UMES President Heidi M. Anderson observes the presentation during the campus ghost tour held during Founder’s Week 2022.

In a small, nestled area between Richard Hazel Hall and just off the walking path near John T. Williams Hall sat the former residence of “Prince Leroy,” who had more than a dozen maidens waiting on him hand and foot for all hours of the day.

The regal moniker had no monarchal responsibilities as “Prince Leroy” was a “practice baby,” an infant that Maryland State College home economics students cared after. These were not the five-pound bags of flour or sugar you would see in home economics classes.

“This was a real baby so you couldn’t play around with this baby,” UMES associate professor of history, Dr. Kathryn Barrett-Gaines, exclaimed to a crowd of students, administration members, and visitors. “You had to show up.”

The infant made his home at the “Practice House,” located at the former President’s House, which sat on the UMES campus prior to its removal ahead of the construction of Hazel Hall.

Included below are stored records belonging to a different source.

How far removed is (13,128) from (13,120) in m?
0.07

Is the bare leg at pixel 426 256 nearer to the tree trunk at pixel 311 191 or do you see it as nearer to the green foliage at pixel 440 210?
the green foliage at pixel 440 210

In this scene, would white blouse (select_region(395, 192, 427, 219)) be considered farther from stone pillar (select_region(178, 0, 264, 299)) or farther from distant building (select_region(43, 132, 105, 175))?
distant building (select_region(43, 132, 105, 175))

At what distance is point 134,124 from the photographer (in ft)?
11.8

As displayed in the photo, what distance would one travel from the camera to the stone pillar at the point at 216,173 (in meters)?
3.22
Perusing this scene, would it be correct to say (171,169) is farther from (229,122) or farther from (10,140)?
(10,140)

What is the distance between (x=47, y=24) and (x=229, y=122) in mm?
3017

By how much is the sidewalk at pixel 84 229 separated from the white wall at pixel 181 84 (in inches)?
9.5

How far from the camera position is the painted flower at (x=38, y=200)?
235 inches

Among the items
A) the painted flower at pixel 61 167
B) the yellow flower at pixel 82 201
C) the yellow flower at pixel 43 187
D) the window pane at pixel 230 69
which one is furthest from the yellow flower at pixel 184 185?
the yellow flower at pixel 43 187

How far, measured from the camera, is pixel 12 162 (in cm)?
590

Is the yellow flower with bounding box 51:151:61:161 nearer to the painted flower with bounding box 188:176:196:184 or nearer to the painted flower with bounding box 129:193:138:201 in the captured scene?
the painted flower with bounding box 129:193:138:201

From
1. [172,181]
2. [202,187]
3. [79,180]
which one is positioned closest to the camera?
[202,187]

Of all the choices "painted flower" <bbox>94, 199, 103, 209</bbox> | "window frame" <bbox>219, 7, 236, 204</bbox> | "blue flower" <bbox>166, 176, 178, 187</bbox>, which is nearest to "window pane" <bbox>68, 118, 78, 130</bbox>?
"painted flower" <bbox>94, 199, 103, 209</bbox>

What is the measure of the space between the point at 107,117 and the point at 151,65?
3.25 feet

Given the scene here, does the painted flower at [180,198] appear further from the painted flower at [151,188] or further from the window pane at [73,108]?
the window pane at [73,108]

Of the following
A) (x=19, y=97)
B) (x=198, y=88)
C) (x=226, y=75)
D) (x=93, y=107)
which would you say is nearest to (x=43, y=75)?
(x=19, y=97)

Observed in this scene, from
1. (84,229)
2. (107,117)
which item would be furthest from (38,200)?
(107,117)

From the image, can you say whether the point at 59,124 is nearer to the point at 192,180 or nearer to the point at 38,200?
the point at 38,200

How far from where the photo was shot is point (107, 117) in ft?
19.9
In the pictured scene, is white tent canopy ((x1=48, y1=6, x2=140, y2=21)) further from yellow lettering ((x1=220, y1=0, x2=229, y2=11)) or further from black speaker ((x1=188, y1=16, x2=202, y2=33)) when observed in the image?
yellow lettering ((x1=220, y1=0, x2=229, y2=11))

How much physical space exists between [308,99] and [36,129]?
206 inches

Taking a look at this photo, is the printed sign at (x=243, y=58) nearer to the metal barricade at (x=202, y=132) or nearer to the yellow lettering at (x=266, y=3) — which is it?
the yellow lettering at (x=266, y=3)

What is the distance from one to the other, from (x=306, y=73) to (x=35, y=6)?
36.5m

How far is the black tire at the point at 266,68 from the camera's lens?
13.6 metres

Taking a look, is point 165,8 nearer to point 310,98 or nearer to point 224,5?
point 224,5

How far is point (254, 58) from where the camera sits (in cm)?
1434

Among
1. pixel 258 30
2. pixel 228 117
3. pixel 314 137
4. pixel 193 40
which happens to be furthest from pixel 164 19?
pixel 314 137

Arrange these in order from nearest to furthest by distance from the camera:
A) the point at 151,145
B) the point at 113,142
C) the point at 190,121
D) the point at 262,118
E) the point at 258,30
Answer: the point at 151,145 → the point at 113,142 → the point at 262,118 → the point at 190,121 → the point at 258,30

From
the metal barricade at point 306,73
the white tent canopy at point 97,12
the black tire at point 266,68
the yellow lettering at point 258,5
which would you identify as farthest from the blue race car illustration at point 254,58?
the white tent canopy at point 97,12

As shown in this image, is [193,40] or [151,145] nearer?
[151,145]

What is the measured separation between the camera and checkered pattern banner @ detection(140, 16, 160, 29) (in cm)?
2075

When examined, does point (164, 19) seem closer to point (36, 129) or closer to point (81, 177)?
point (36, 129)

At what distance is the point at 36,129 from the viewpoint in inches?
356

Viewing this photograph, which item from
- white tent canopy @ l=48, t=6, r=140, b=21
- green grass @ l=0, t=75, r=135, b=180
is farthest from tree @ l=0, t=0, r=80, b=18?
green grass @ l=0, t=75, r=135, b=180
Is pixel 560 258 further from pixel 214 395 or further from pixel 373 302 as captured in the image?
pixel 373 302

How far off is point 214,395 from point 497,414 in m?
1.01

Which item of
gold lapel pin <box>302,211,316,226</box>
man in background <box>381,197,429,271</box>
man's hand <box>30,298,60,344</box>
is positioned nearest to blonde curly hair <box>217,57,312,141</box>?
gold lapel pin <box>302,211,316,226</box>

UMES associate professor of history, Dr. Kathryn Barrett-Gaines shows the location of the former “Practice House” located at the former President’s House, which sat on the UMES campus prior to its removal ahead of the construction of Hazel Hall.

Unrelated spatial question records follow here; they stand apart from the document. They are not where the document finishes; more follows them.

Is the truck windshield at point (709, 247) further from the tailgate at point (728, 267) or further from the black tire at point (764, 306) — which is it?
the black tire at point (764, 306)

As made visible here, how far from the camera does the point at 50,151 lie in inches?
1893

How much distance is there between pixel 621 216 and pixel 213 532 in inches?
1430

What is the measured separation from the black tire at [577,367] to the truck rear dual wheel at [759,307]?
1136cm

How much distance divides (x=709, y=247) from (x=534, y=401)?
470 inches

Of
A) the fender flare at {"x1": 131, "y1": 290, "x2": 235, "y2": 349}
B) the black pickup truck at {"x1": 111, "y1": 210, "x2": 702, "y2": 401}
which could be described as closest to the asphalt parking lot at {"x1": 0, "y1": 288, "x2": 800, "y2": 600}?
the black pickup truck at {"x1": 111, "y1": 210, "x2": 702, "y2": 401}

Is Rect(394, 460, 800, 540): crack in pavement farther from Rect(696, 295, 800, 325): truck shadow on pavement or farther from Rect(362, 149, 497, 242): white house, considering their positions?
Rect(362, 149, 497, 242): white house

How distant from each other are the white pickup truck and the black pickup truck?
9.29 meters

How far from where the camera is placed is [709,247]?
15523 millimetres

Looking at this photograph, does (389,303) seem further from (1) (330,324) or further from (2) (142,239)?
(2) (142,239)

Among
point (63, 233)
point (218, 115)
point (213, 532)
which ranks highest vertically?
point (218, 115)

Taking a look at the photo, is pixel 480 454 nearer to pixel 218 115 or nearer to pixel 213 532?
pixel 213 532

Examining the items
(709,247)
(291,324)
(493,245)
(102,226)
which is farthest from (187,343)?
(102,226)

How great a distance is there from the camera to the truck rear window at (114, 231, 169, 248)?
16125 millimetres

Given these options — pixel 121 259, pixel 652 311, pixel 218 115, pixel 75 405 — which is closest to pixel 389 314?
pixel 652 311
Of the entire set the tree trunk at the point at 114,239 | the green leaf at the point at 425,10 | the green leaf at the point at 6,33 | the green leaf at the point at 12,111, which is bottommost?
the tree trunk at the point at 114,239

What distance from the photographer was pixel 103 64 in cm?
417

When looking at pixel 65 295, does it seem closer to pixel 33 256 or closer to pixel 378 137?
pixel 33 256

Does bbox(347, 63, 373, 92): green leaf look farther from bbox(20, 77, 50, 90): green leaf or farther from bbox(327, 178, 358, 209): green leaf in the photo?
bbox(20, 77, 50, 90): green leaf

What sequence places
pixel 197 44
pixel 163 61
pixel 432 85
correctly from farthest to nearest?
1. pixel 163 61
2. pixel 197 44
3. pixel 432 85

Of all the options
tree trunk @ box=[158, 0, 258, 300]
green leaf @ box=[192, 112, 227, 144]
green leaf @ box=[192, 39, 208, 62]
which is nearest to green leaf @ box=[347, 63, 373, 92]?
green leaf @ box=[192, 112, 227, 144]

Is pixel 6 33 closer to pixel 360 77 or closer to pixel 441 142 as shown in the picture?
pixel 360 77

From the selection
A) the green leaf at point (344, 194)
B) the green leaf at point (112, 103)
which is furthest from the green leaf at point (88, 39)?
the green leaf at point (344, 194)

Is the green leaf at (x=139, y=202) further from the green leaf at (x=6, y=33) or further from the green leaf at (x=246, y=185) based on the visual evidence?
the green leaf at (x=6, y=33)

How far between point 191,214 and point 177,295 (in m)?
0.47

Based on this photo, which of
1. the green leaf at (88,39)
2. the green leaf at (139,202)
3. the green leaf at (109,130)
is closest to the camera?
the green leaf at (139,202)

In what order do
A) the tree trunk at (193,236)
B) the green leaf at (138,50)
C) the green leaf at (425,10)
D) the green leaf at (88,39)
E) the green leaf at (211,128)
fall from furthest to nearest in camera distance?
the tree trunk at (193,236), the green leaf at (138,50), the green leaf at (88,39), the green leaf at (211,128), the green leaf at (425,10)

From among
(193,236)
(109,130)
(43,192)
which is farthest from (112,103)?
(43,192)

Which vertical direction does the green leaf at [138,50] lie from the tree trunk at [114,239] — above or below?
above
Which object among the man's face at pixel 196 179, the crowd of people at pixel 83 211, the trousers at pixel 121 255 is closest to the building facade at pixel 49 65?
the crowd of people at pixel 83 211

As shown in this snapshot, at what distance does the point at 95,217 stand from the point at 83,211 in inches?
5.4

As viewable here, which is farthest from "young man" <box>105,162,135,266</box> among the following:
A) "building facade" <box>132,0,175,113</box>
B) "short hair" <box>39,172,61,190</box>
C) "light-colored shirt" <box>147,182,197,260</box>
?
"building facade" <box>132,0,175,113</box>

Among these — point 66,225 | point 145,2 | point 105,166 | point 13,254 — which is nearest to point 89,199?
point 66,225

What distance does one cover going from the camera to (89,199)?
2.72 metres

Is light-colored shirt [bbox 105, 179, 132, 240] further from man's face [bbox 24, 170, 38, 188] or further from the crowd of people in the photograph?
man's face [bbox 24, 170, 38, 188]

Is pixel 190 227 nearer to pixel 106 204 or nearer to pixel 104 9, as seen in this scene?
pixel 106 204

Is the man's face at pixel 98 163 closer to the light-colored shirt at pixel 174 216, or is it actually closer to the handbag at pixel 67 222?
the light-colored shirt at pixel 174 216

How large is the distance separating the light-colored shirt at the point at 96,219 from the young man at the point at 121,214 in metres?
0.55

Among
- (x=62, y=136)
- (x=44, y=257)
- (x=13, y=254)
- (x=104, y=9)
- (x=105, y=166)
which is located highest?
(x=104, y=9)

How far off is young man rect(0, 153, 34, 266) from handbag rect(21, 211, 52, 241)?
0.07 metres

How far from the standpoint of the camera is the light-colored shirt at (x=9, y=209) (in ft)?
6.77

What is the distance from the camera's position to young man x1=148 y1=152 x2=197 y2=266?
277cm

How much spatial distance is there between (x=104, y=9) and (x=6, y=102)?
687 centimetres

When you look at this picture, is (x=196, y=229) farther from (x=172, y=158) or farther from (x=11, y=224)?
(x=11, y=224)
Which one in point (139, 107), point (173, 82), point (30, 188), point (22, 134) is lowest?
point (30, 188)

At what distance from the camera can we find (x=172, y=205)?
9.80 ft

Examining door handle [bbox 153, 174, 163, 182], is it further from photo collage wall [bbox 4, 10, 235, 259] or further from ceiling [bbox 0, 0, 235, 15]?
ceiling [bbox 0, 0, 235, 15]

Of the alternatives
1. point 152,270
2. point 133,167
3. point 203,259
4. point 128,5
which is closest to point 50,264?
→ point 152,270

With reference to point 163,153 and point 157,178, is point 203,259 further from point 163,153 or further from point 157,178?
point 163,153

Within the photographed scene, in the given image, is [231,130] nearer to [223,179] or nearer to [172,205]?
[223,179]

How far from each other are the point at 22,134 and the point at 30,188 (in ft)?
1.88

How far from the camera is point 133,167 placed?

The newly unearthed anecdote of “Prince Leroy” was one of many spun by Barrett-Gaines during an evening ghost tour of the campus as part of Founder’s Week events celebrating the UMES’s 136th anniversary.

The tour started at Kiah Hall, the former Somerset High School, with Barrett-Gaines guiding several dozen onlookers, both real-life and virtual, through the various eras in the university’s history, starting with its inception as Princess Anne Academy.

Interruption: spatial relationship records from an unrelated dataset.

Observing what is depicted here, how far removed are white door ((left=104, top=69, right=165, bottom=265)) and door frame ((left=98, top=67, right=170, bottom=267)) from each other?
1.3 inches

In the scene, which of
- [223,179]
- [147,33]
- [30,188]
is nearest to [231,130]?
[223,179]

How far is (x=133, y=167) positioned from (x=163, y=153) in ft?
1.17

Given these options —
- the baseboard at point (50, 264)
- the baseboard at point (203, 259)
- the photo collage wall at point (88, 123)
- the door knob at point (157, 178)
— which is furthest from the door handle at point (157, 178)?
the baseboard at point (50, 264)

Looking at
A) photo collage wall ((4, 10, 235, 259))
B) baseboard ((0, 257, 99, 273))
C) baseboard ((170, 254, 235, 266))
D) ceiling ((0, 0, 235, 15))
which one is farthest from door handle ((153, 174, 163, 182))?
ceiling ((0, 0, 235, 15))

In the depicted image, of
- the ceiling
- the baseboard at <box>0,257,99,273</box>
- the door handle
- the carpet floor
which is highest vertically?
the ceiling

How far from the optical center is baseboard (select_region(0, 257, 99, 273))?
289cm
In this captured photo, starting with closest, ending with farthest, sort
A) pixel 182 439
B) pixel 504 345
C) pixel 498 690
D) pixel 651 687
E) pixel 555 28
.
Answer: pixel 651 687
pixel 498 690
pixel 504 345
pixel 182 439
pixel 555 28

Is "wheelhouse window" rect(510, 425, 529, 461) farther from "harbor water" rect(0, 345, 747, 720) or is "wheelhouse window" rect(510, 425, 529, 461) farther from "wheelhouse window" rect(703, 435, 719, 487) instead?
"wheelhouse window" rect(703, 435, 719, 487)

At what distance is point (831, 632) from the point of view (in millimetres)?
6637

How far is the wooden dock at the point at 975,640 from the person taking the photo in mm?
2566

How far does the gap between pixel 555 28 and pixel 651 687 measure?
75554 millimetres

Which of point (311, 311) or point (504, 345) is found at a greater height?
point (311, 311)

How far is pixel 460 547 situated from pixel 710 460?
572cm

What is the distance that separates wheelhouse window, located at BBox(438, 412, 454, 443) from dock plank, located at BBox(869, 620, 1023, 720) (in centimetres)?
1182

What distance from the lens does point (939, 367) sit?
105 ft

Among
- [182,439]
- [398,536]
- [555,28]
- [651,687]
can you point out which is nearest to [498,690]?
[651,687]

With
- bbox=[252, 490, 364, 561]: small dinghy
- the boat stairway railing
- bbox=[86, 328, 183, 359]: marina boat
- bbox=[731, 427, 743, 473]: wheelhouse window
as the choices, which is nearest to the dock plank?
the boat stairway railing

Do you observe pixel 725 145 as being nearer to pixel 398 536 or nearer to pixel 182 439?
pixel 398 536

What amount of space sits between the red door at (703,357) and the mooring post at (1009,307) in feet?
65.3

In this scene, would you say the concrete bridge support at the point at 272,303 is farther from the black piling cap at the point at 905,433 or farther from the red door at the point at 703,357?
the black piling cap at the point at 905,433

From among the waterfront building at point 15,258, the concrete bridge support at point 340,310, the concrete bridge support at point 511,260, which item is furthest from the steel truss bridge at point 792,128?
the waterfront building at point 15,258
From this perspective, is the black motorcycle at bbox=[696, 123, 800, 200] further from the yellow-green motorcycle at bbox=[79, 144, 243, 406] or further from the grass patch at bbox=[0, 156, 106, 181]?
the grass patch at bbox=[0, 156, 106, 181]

Other long-gone locations discussed were the former Kiah Gymnasium, where Dr. Martin Luther King Jr. gave the commencement address in 1959, DelCon Hall, the former dormitory and instructional building, and “Olney,” which played a number of roles during its 86-year existence on campus.

The expedition, which concluded with campus stalwarts Bird Hall and Williams Hall, had their own accounts that included tales of love, revolution, and the evolution of the campus to the present day.

Barrett-Gaines emphasized the importance of creating moments during their time on campus that can add to the many experiences of the students who preceded them and the ones who followed them.

“We’ve been here for 136 years, so you could imagine all the stories (we) couldn’t get to (and) all the things we didn’t know,” she said. “We just found out about the practice baby! So, imagine all the history we don’t know because no one wrote it down.”